RÉCIT
Un amendement lançant le projet d'enfouissement des déchets nucléaires, dont ne voulaient pas les écologistes, a été injecté en catimini, juste avant l'adoption de la loi à coup de 49.3.
C’est un petit coup de force dans le grand coup de force. Quelques heures avant que le projet de loi Macron soit adopté, au titre d’un troisième 49.3 enclenché par Manuel Valls – donc sans vote des députés –, une série d’amendements a été réinjectée dans le texte et présentée devant la commission spéciale de l’Assemblée nationale. En théorie, il devait s’agir de préciser la rédaction du texte, de gommer une dernière fois quelques scories. Rien de plus : puisque les députés ne peuvent se prononcer dans l’hémicycle sur le texte, on n’allait pas totalement chambouler sa dernière version. Sauf que dans la liasse de ces amendements censés être formels, surprise… revoilà l’amendement dit «Cigéo».

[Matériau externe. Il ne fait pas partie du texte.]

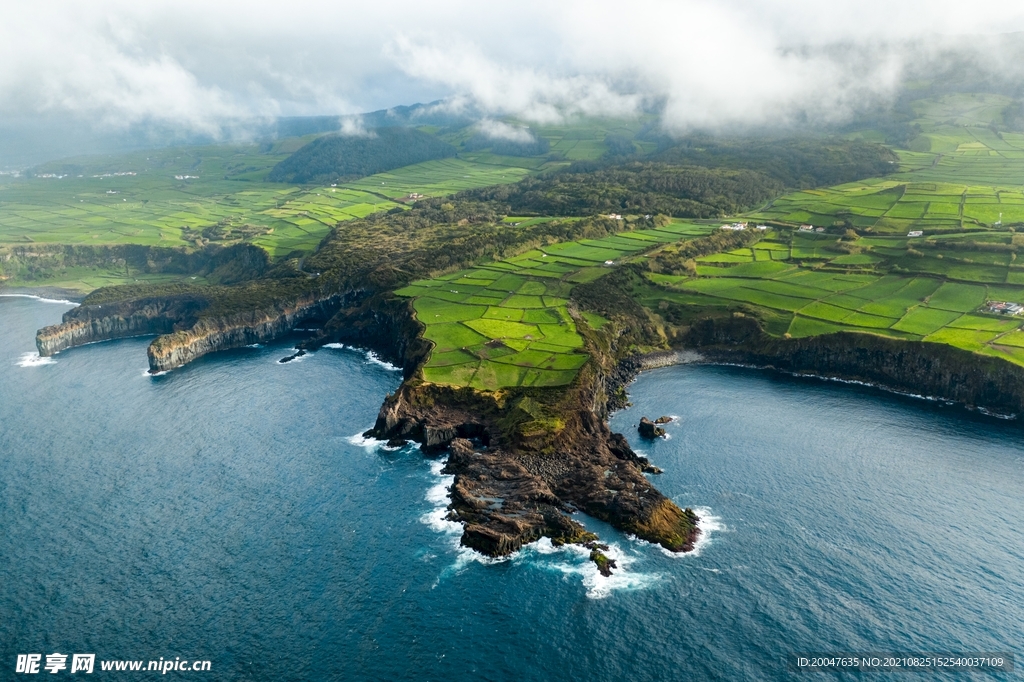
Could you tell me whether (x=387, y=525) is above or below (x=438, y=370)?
below

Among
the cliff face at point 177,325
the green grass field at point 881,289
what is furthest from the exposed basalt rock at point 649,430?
the cliff face at point 177,325

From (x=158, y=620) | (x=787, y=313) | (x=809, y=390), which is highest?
(x=787, y=313)

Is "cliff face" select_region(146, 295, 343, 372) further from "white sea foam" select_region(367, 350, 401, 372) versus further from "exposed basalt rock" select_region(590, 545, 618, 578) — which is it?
"exposed basalt rock" select_region(590, 545, 618, 578)

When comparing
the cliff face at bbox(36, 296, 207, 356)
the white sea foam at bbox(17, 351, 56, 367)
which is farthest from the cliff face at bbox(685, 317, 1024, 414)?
the white sea foam at bbox(17, 351, 56, 367)

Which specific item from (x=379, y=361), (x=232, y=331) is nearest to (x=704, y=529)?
(x=379, y=361)

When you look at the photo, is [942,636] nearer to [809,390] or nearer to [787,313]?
[809,390]

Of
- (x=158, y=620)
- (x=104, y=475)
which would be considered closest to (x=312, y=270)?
(x=104, y=475)

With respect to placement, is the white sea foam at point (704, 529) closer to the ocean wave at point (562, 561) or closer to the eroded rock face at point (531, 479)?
the eroded rock face at point (531, 479)
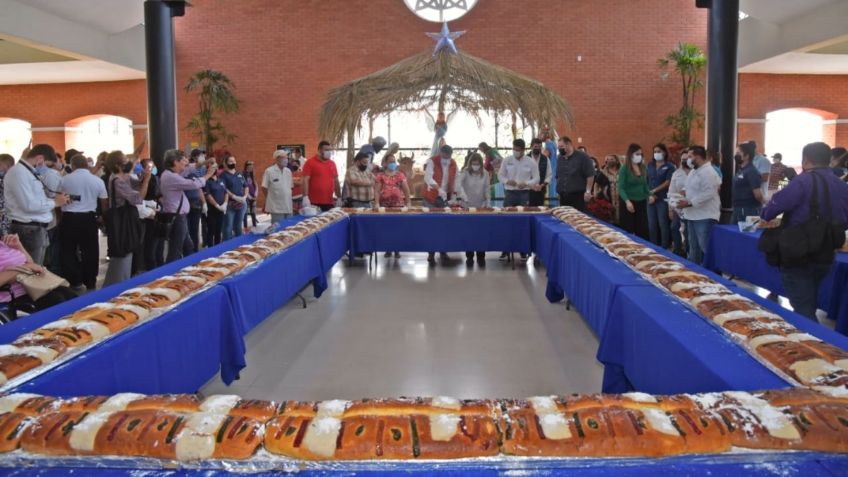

Cet ajout ouvre la voie à une phase transitoire de stockage géologique des déchets radioactifs sur le site de Bure (Meuse). La disposition lançant le projet «Cigéo» avait pourtant été retirée du projet de loi «pour la croissance et l’activité» peu avant sa présentation en Conseil des ministres, en décembre 2014, le ministre de l’Economie y ayant renoncé devant la colère des parlementaires EE-LV. Mais le projet avait ressurgi lors des débats au Sénat : en première comme en deuxième lecture, un amendement de Gérard Longuet, sénateur (LR) de la Meuse, avait été voté mais l’Assemblée était systématiquement revenue dessus, conformément à la promesse faite aux Verts par Emmanuel Macron.
Ce matin à l’Assemblée, c’est l’amendement Longuet qui a été repris mot pour mot et défendu par le président (PS) de la commission spéciale, François Brottes. «Le débat sur Cigéo dure depuis longtemps et cet amendement ne vient pas à la dernière minute puisqu'il a été repris du Sénat», défend-il. Selon Brottes, «l’affaire Areva» a entre-temps changé la donne : «On a découvert les perspectives financières de la filière nucléaire. Or il y a un débat sempiternel sur le coût de l’enfouissement des déchets: il faut se donner les moyens de le chiffrer et donc établir un cahier des charges, définir ce qu’est la réversibilité.» C’est-à-dire la possibilité, pour les générations futures, d’éventuellement sortir les déchets radioactifs pour les traiter selon des technologies qui seraient alors plus douces.
«UN CHEVEU SUR LA SOUPE»
Mais pourquoi avoir tranché ce débat sur la réversibilité alors que l’Autorité de sûreté du nucléaire a justement lancé une réflexion sur le sujet au cours de l’année 2015 ? C’est couper l’herbe sous le pied de l’ASN et faire un mauvais coup aux députés, accuse Denis Baupin, «furieux», pourtant habituellement très conciliant avec l’exécutif. Le député (EE-LV) de Paris a appris le retour in extremis du projet Cigeo, mercredi après-midi par un coup de fil de Macron, à la suite du conseil de politique nucléaire qui se tenait à l’Elysée.
Les écologistes vont profiter de la saisine annoncée du Conseil constitutionnel par le groupe «Les Républicains» pour faire valoir leurs arguments sur «l’article Cigéo». «On va pointer que cela vient comme un cheveu sur la soupe, qu’il s’agit d’un cavalier» – une disposition qui n’a rien à voir avec l’objectif de base du projet de loi et donc, inconstitutionnel. «Cet article est mal écrit, réintroduit au détour du 49.3 sans qu’on ait pu avoir un débat. Ce sont des conditions qui ne font pas honneur au Parlement», dénonce encore Baupin.
Ce jeudi après-midi, lorsque Manuel Valls a engagé la responsabilité de son gouvernement sur la loi Macron, vantant «un coup de jeune à l’économie et un souffle supplémentaire pour la croissance», à peine une trentaine de députés siégeaient en séance.